STATED PROBLEM ▸ Return every line of the data below that contains the word "observer". Case counts.
-- START ENTRIES SHOWN --
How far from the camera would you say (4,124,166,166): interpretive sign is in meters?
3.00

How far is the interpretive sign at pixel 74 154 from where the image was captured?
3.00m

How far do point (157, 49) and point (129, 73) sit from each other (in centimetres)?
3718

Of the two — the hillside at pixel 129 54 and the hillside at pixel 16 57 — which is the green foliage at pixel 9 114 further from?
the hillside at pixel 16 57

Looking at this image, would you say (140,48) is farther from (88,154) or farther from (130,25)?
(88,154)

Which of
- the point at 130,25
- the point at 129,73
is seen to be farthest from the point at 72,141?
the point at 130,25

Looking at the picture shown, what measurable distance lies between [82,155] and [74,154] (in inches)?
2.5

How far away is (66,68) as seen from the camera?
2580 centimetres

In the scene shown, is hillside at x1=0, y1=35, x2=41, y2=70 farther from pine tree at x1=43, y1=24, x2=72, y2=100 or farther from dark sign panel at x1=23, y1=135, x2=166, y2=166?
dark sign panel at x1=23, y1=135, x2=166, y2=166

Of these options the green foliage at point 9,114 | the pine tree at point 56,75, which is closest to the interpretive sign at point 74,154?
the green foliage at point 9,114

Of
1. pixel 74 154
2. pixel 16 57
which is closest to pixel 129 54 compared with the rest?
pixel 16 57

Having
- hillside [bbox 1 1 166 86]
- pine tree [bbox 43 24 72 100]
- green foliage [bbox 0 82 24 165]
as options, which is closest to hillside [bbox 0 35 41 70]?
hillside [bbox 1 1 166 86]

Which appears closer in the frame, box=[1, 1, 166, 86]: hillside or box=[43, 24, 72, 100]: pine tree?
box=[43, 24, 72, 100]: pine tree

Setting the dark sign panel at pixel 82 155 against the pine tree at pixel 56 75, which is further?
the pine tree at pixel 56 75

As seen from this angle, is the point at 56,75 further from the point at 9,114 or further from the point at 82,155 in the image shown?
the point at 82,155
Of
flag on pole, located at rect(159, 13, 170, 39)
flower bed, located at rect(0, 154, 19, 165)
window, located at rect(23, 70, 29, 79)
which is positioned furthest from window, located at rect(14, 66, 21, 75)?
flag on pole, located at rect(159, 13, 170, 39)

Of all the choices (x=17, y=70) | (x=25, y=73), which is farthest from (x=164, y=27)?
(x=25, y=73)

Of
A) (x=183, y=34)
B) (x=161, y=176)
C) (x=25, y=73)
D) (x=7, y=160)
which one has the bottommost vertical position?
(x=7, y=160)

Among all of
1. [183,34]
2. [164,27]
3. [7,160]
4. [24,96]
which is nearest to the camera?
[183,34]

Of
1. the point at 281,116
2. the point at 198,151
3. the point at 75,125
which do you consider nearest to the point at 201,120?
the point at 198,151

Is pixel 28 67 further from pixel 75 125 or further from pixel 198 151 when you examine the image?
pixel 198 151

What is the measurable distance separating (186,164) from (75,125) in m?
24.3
-- END ENTRIES SHOWN --
-- START ENTRIES SHOWN --
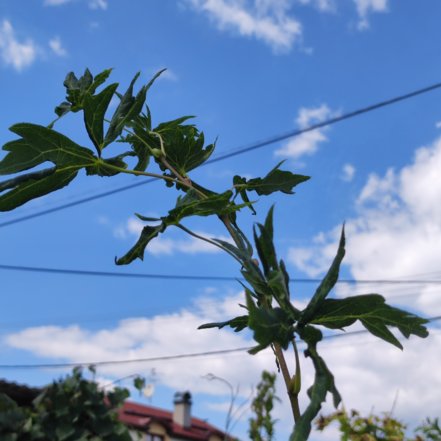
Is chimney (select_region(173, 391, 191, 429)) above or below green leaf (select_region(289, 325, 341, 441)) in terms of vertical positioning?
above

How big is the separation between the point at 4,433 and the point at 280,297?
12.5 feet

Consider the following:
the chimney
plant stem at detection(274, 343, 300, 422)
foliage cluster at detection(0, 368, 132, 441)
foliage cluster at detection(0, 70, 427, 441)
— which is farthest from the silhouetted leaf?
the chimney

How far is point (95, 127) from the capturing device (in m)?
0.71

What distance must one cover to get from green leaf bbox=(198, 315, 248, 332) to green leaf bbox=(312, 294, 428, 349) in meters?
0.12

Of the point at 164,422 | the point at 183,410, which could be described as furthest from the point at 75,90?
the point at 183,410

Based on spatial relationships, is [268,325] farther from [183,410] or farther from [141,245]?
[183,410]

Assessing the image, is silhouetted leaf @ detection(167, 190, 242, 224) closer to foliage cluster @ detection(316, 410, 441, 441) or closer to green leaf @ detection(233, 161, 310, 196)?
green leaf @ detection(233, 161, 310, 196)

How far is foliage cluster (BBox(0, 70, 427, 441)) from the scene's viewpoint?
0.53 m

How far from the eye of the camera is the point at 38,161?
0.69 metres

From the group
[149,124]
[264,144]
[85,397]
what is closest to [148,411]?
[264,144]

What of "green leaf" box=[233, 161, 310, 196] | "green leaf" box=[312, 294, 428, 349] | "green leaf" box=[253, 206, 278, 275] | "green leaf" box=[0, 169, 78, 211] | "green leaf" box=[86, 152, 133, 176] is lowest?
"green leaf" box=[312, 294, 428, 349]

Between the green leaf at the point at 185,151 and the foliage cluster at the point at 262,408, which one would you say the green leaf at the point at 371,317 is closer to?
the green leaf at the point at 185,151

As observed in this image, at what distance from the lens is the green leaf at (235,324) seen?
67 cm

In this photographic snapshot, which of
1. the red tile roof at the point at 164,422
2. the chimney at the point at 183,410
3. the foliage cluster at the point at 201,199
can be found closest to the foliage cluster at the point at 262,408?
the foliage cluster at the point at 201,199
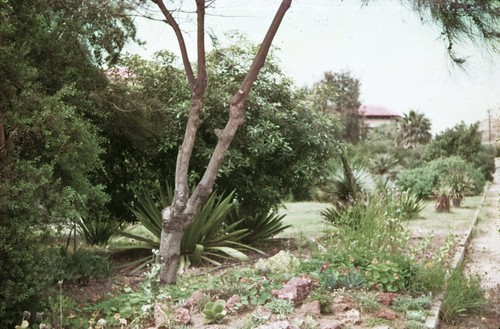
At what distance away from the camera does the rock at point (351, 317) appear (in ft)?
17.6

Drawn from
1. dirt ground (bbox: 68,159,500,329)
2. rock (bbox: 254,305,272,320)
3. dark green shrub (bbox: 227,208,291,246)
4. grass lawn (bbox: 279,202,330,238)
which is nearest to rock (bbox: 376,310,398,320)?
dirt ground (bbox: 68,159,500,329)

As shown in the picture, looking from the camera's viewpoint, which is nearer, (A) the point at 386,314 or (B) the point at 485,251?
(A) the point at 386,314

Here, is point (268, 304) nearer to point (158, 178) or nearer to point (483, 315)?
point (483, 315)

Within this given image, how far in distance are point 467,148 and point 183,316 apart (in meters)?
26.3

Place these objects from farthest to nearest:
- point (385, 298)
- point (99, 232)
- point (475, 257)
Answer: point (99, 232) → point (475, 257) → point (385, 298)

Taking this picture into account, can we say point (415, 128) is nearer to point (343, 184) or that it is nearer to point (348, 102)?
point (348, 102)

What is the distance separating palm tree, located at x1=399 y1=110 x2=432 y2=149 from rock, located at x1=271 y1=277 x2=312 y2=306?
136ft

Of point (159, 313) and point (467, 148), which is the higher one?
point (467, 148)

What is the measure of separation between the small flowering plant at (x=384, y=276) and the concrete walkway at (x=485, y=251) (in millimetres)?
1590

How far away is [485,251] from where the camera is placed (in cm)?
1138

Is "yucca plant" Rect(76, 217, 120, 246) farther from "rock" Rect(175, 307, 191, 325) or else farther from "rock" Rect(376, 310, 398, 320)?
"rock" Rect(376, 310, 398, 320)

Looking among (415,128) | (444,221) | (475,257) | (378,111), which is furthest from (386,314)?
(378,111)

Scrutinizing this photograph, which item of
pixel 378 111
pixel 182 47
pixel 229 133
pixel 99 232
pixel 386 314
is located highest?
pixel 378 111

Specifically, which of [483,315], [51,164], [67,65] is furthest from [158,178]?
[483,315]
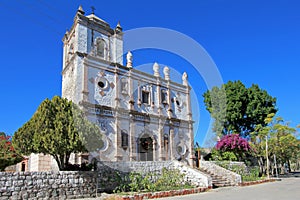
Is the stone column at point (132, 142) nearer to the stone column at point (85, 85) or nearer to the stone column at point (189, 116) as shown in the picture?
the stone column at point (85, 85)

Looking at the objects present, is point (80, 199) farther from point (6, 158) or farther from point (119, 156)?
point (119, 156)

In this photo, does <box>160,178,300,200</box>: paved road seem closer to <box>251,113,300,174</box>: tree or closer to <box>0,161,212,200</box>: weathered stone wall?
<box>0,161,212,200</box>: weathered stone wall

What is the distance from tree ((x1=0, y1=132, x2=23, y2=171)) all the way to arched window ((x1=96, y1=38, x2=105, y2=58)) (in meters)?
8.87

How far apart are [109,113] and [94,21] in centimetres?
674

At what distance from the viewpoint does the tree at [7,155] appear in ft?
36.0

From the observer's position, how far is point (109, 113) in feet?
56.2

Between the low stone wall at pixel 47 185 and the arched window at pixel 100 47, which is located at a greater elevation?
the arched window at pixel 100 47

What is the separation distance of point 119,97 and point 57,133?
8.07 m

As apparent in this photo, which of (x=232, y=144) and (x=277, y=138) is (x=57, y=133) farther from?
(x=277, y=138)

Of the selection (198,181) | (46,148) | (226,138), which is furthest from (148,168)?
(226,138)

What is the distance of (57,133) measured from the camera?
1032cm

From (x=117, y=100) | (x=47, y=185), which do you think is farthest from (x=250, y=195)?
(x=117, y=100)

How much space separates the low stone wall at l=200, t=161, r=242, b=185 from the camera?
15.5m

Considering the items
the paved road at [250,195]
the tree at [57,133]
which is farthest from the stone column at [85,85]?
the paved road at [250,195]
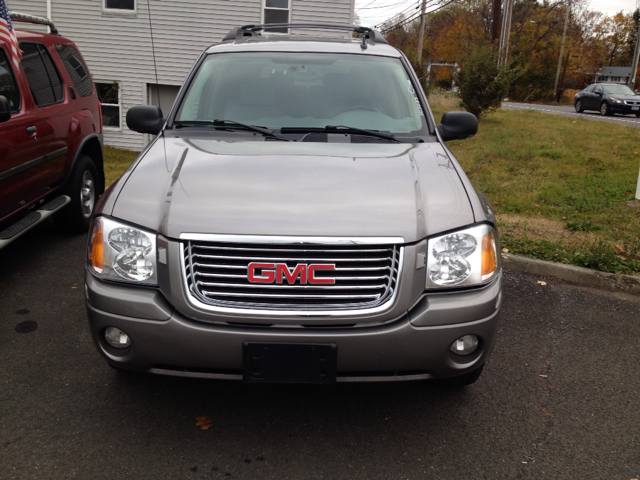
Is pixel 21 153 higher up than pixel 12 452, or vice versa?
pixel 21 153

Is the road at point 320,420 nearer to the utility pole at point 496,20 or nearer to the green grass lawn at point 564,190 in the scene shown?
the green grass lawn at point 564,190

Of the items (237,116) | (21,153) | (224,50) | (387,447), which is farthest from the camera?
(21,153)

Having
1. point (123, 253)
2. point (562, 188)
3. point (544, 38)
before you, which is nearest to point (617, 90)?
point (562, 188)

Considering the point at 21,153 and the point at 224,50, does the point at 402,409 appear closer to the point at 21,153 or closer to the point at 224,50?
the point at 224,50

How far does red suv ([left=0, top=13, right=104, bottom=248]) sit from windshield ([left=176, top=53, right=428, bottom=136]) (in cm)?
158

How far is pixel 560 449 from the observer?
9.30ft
-- END ENTRIES SHOWN --
-- START ENTRIES SHOWN --
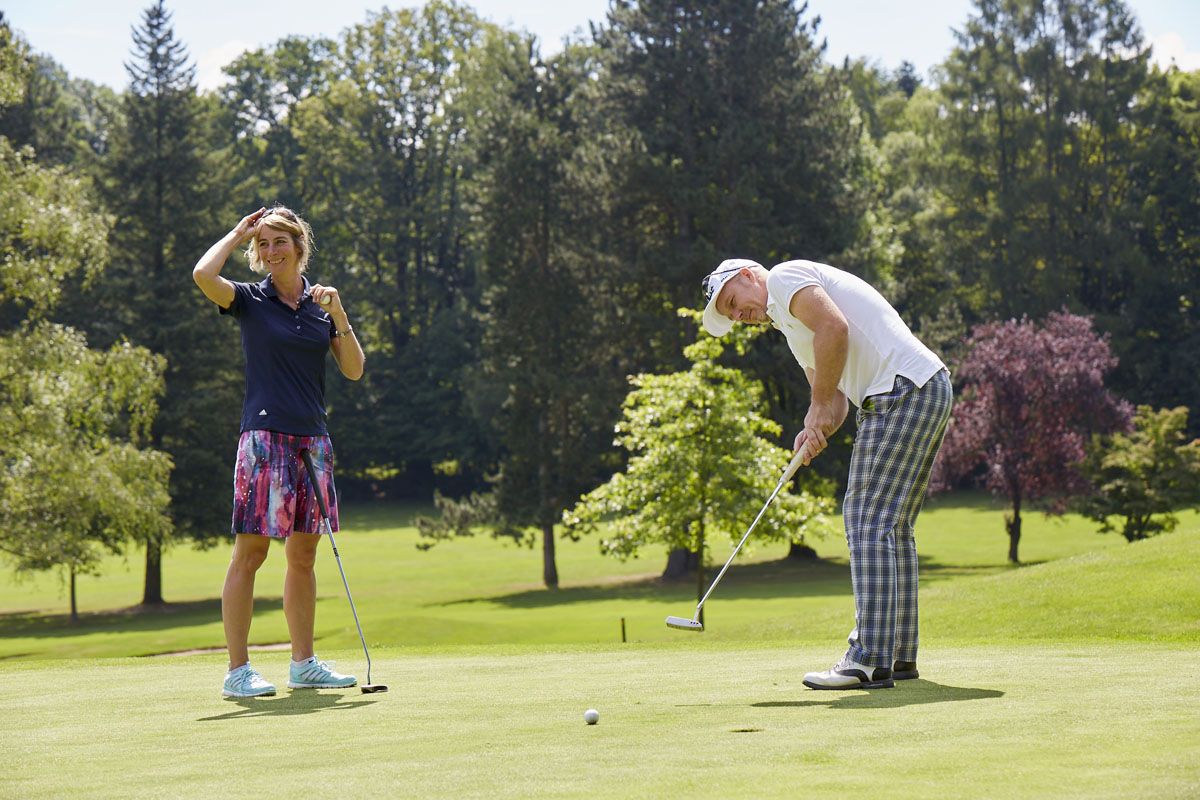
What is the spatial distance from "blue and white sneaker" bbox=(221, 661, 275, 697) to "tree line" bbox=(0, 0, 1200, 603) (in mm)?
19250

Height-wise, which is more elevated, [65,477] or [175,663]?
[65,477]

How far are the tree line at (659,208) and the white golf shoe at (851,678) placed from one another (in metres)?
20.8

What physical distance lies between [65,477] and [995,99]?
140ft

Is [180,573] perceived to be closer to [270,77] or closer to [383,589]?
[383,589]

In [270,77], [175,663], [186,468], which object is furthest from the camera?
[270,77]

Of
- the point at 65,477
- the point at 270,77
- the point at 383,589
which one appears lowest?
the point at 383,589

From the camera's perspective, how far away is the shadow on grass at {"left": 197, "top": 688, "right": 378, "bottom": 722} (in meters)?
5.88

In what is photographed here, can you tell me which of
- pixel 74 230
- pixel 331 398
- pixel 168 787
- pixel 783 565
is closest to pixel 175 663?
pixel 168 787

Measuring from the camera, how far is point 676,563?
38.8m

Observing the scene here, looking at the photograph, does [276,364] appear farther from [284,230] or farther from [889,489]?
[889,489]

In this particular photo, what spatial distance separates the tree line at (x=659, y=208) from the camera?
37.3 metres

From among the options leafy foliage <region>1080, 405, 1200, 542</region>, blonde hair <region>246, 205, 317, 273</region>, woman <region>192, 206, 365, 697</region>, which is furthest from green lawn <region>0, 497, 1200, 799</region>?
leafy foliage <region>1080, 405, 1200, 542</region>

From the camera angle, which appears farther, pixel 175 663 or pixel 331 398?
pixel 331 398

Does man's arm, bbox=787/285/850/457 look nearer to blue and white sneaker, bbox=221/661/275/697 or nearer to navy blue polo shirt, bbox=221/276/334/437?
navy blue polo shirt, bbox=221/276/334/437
-- END ENTRIES SHOWN --
REPLY TO THE TASK ▸
From the observer's position, how far is point (109, 113) in feet?
How far is pixel 560 449 from the observer?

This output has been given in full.